Von diesen Themen handelt das Buch Buddhistische Romantik von Ṭhānissaro Bhikkhu (Geoffrey DeGraff). Es eröffnet einen kritischen Blick auf die Geschichte der Romantik wie auf das Leben und das Wirken ihrer Protagonisten. Detailreich arbeitet der Autor den Einfluss des romantisches Gedankengutes auf das Verständnis von Religion im Allgemeinen und auf das der buddhistischen Lehre und Praxis im Besonderen heraus. Er lässt die frühen Vertreter der Romantik und ihre heutigen buddhistischen Anhänger ausführlich zu Wort kommen. Ihre Thesen konfrontiert er mit den völlig anderen Einsichten des Buddha. Dafür hat der Ehrwürdige Ṭhānissaro eine beachtliche Anzahl von Passagen aus den Lehrreden zusammengetragen und vom Pali-Original ins Amerikanische übersetzt. In zwei hilfreichen „Checklisten“ mit jeweils 20 Eckpunkten fasst er die wichtigsten Unterschiede zwischen buddhistisch-romantischen und buddhistischen Positionen zusammen. Der Kernsatz daraus lautet: „Das Objekt des Dhamma ist nicht die Beziehung der Menschheit zum Universum, sondern das Ende von Leiden und Druck.“
Ṭhānissaro Bhikkhu ist wie kaum ein anderer für diese Aufgabe geeignet. Ihn zeichnen Kenntnisreichtum und bemerkenswerte praktische Erfahrungen aus. Sein Studium der europäischen Geistesgeschichte hat ihn mit den großen Romantikern, mit ihrer Zeit und ihren Umfeld vertraut gemacht. Als langjähriger Mönch des Theravāda, genauer der thailändischen Waldtradition, ist er wiederum in Anschauung und Praxis in dieser noch immer lebendigen und inspirierenden Überlieferung zu Hause. Nicht zuletzt hat sich der Abt des Metta Forest Monastery in San Diego/Kalifornien einen Namen als produktiver Übersetzer der Lehrreden des Buddha gemacht. Das Buch Buddhistische Romantik nimmt einen wichtigen Platz in einer beachtlichen Reihe seiner weiteren Publikationen ein.

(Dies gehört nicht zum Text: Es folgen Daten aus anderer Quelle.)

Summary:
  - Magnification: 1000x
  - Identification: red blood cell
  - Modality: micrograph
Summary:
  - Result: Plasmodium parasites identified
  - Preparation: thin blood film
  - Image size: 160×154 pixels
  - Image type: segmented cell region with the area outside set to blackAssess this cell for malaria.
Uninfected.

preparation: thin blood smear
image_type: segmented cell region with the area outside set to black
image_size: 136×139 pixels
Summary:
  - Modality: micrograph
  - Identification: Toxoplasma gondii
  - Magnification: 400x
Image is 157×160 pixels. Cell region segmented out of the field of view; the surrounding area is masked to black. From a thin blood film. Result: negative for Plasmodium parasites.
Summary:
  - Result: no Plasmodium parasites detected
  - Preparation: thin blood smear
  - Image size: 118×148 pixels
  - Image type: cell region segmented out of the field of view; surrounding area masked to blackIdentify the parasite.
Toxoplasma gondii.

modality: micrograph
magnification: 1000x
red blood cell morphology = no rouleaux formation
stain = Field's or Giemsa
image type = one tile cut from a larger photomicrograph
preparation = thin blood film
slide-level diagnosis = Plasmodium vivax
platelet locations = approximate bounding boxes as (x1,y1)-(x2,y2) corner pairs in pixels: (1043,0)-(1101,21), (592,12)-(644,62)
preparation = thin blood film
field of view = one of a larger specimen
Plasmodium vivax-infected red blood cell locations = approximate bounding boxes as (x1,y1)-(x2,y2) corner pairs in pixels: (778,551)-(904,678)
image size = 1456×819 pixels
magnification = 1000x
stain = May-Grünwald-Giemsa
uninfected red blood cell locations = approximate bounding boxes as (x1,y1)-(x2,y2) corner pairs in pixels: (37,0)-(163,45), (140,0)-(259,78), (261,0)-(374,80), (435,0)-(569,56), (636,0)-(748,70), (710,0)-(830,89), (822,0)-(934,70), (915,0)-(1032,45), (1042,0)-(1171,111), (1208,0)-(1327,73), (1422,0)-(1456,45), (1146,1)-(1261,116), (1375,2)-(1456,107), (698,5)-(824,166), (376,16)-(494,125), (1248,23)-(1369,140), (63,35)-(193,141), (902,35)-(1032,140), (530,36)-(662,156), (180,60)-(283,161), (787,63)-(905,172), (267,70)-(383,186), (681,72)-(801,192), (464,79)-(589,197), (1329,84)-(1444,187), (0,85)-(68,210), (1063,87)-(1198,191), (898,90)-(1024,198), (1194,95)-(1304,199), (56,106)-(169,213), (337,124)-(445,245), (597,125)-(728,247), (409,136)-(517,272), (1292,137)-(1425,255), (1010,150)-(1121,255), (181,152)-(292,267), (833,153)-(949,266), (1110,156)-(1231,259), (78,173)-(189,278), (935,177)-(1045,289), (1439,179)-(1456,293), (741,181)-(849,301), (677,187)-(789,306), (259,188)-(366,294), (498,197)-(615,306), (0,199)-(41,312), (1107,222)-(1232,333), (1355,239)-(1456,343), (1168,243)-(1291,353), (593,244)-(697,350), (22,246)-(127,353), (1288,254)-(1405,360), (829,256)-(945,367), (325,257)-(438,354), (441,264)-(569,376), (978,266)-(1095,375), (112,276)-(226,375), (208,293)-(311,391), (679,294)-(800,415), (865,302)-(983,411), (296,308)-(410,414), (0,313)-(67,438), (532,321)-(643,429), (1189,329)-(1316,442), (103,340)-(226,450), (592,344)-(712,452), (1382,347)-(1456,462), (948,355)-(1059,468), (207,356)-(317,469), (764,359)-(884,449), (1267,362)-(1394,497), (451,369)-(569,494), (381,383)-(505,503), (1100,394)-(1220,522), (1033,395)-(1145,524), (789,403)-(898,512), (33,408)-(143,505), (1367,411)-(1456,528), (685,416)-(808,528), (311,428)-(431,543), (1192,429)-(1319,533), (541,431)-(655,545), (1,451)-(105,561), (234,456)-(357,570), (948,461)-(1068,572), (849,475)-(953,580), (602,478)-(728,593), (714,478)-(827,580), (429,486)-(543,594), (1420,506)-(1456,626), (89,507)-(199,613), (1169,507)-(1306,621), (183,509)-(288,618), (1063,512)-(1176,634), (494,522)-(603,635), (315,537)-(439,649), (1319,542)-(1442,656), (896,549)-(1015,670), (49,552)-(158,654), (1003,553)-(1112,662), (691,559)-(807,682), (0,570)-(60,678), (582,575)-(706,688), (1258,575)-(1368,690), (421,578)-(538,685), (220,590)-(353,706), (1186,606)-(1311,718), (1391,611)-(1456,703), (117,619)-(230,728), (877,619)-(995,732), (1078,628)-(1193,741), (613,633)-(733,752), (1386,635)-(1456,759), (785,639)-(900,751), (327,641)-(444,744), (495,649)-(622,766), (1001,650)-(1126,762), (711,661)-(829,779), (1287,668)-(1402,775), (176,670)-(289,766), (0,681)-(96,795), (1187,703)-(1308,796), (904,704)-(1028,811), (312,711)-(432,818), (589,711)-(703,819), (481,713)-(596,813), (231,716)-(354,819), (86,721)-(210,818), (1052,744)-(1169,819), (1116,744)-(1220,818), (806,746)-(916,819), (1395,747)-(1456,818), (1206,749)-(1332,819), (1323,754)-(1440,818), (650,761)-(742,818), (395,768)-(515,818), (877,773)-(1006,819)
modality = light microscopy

Es freut mich, dass der Vorschlag zur Übersetzung dieses Buches aufgegriffen und zügig umgesetzt wurde. Wolfgang Neufing hat die nicht unerhebliche Mühe auf sich genommen, den Text aus dem Amerikanischen zu übersetzen und die zahlreichen Zitate jeweils im deutschen Original ausfindig zu machen. Raimund Beyerlein war gerne bereit, das gesamte Projekt zu betreuen und es in das Programm des Verlages, unter der Rubrik Danabücher (Bücher zur freien Verteilung), aufzunehmen. Gerhard Blos hat den Satz, das Layout und die Endkorrektur übernommen. Ronnie Küttel hat insbesondere die Übersetzungsarbeit unterstützt, sein kontinuierliches Feedback hat den Text deutlich verbessert. Ihnen allen sei herzlich gedankt.